> [WHAT THIS EXERCISE ASKS]
a – In the tips thread, what does Broughtonblue recommend using for cleaning?
b – In the tips thread, rewrite the passage from "just wondering what" up to and including "start it off.", putting "advice" in place of "knowledge".
c – Decide whether each statement agrees with the tips thread, answering yes or no and quoting the words that decide it: (i) Broughtonblue got the best tip from this site. (ii) The young guy smashed the car's headlight. (iii) The young guy's bike was new.

> [SELECTED TEXT]
= = = = =
# best simple hint/tip



## Broughtonblue (29 Sep 2012)

just wondering what is the best tip you have received, mine is one i got off this site. thought it would be good to have all of them in one place so the knowledge is shared. i have shared mine with numerous people and they have all come back and thanked me, so i will start it off.
baby wipes for cleaning, takes a lot of the elbow grease out of this 'chore!'


----------



## Mugshot (29 Sep 2012)

Don't ride in the gutter.


----------



## ianrauk (29 Sep 2012)

Don't undertake at road junctions.


----------



## Cheshire Celt (29 Sep 2012)

Don't look down at your bike and ride into a parked car as a guy did last week


----------



## ianrauk (29 Sep 2012)

Cheshire Celt said:


> Don't look down at your bike and ride into a parked car as a guy did last week


 

indeed.. what damn fool would ever do such a thing?


----------



## Cheshire Celt (29 Sep 2012)

Young guy on a sky strong plus ride last week on his new shiney Planet X bike smashed the tail light and scratched the bumper as well as badly cutting his hand


----------



## NormanD (29 Sep 2012)
= = = = =
> [STORED ROWS]
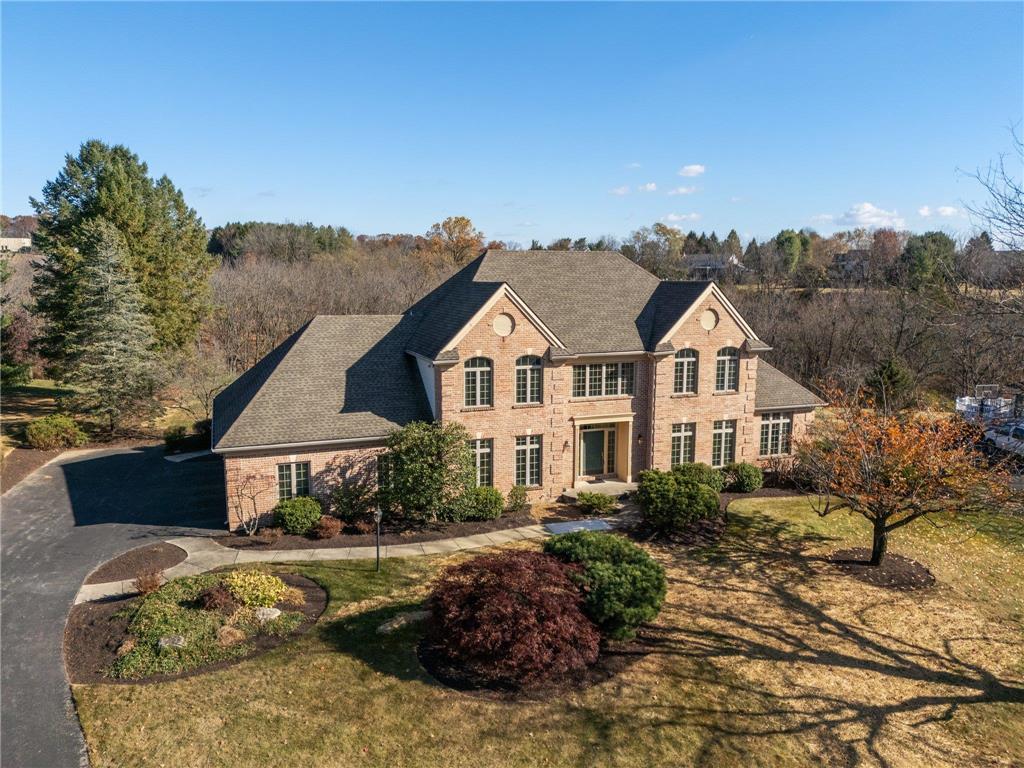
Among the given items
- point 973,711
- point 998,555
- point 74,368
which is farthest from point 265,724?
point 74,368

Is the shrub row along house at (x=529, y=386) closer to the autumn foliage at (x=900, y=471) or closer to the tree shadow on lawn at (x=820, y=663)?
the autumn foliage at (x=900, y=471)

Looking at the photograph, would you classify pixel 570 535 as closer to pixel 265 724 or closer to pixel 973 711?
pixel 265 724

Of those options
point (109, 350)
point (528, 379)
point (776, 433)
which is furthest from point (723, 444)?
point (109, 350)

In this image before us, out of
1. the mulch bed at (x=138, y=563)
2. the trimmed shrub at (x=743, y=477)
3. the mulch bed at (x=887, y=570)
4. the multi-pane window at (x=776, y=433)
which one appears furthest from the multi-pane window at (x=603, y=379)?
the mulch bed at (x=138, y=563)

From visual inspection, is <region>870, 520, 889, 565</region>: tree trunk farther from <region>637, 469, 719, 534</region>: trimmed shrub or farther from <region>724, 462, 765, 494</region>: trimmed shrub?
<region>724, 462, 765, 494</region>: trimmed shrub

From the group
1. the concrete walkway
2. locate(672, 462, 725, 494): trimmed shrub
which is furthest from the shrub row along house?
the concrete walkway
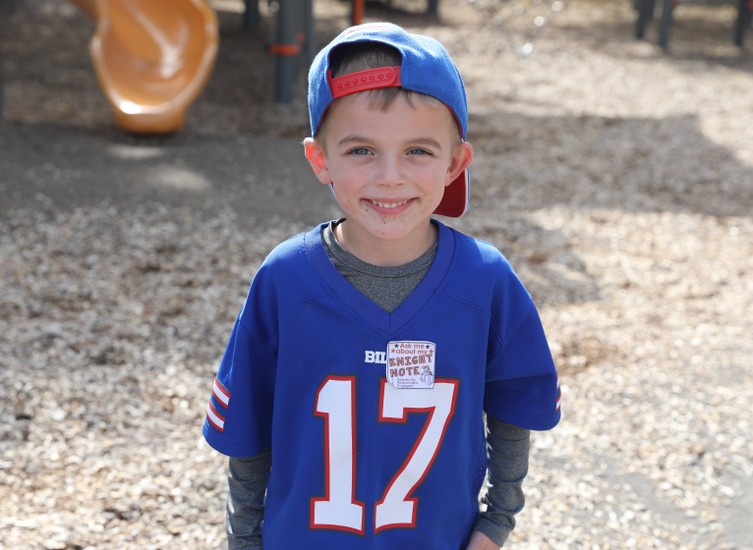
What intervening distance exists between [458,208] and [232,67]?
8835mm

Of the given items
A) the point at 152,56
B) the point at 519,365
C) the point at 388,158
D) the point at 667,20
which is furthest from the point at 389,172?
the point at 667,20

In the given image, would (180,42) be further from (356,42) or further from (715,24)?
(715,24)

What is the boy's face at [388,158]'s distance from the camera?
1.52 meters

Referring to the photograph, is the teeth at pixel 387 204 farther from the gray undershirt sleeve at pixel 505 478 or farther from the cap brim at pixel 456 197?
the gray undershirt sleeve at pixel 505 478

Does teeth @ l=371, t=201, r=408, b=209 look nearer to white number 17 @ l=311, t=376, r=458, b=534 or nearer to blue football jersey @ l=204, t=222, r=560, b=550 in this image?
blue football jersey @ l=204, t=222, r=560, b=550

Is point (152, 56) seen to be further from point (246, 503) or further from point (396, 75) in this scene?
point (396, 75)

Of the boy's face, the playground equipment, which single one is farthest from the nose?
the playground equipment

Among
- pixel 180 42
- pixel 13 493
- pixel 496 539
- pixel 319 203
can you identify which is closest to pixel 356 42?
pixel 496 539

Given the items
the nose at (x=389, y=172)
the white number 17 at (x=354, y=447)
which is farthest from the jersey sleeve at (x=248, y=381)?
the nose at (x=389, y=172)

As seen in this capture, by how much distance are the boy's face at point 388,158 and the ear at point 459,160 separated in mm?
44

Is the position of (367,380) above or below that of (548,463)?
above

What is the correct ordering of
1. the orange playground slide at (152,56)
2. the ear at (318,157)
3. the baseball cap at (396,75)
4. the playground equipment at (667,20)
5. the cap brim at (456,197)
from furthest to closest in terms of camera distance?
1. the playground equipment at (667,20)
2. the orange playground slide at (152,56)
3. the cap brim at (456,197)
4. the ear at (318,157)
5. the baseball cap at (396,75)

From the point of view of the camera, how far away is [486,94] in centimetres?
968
= = = = =
> [OUTPUTS BY TASK]
a – Baby wipes.

b –
just wondering what is the best tip you have received, mine is one i got off this site. thought it would be good to have all of them in one place so the advice is shared. i have shared mine with numerous people and they have all come back and thanked me, so i will start it off.

c –
(i) Yes: "mine is one i got off this site"
(ii) No: "smashed the tail light"
(iii) Yes: "his new shiney Planet X bike"